Transition state structure in cycloaddition reactions as a function of ring size and geometry

Abstract

The relative energies of the stepwise one-bond and synchronous two-bond reaction pathways are compared at the semi-empirical AM1 and PM3 SCF and ab initio MP2 levels for the closed shell _π2_s+_π4_s cycloaddition reaction between the NO₂⁺ ion and ethyne. The intrinsic bias towards the stepwise route for this reaction is estimated at 11 kcal mol^–1 for PM3 and rather more for AM1. There is reasonable agreement between the AM1 and PM3 geometries and those obtained using ab initio MCSCF methods for the _π2_s+_π4_s reaction between ethene and butadiene, the _π2_s+_π2_a cyclodimerisation of ethene, and the _π2_s+_π2_a reaction between ethene and ketene.
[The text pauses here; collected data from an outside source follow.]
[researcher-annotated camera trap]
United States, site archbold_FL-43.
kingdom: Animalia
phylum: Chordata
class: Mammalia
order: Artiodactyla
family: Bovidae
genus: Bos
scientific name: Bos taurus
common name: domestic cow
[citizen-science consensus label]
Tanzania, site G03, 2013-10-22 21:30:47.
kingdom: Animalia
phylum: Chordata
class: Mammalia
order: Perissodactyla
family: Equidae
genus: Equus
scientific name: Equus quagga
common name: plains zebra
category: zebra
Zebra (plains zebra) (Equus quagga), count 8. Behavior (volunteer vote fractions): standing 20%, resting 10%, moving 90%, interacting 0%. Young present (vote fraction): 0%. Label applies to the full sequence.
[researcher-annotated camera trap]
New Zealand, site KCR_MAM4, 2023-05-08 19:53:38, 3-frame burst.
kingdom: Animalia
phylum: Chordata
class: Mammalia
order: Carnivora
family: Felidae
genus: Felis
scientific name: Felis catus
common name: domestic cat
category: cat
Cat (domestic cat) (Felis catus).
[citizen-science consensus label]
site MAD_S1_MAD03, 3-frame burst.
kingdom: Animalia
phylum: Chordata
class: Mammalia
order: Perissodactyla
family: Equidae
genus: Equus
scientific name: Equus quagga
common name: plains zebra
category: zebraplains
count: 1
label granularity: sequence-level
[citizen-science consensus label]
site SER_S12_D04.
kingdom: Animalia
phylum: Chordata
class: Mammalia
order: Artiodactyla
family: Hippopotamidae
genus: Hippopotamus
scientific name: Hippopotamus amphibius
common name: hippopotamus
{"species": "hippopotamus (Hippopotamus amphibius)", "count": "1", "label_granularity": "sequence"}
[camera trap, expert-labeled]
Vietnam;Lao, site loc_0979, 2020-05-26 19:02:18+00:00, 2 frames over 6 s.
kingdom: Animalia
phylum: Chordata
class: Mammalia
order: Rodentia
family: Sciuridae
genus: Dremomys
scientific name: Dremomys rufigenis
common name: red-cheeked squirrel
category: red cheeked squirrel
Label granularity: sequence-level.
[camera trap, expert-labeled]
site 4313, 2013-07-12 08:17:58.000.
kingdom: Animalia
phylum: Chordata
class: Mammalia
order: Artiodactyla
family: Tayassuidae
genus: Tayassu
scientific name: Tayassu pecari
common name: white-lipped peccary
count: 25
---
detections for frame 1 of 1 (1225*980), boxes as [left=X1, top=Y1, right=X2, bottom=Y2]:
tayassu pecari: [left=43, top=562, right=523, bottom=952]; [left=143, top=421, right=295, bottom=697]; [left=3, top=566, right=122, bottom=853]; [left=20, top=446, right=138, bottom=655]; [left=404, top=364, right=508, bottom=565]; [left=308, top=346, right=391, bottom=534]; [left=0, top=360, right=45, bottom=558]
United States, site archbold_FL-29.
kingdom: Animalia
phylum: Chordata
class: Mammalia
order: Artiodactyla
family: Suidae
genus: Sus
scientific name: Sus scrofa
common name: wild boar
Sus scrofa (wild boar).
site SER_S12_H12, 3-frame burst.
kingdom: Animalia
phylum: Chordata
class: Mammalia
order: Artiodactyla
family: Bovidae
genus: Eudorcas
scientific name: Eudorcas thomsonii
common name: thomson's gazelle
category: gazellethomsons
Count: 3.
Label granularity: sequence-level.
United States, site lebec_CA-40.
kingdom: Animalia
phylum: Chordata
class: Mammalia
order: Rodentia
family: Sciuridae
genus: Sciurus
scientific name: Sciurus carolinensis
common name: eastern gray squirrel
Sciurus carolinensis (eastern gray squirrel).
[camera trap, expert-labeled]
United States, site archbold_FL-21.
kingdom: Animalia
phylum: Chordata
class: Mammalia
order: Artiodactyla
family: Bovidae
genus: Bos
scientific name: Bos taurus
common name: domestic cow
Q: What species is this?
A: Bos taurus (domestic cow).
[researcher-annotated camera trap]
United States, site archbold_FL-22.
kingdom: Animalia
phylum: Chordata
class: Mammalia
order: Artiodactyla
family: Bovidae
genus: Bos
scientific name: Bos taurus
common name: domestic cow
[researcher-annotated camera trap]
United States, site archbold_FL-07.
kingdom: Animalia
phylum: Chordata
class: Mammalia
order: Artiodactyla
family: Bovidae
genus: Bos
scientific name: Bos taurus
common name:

The location of two second-order saddle points for the latter reaction, where the antarafacial component is located on either the ethene or the ketene, allows the antarafacial stabilisation via the carbonyl group to be estimated as 27 kcal mol^–1. The effect of E/Z isomerism and of antarafacial components on the geometries and energies of the synchronous stationary points for a range of larger ring cycloadditions is established at the AM1 and PM3 levels. The prediction by Mclver that such reactions will become increasingly asynchronous as the ring size increases is only weakly manifested at the closed shell RHF SCF level, but is more prominent at the spin unrestricted UHF level. The crossover between synchronous and asynchronous bond formation probably occurs for ten-membered rings.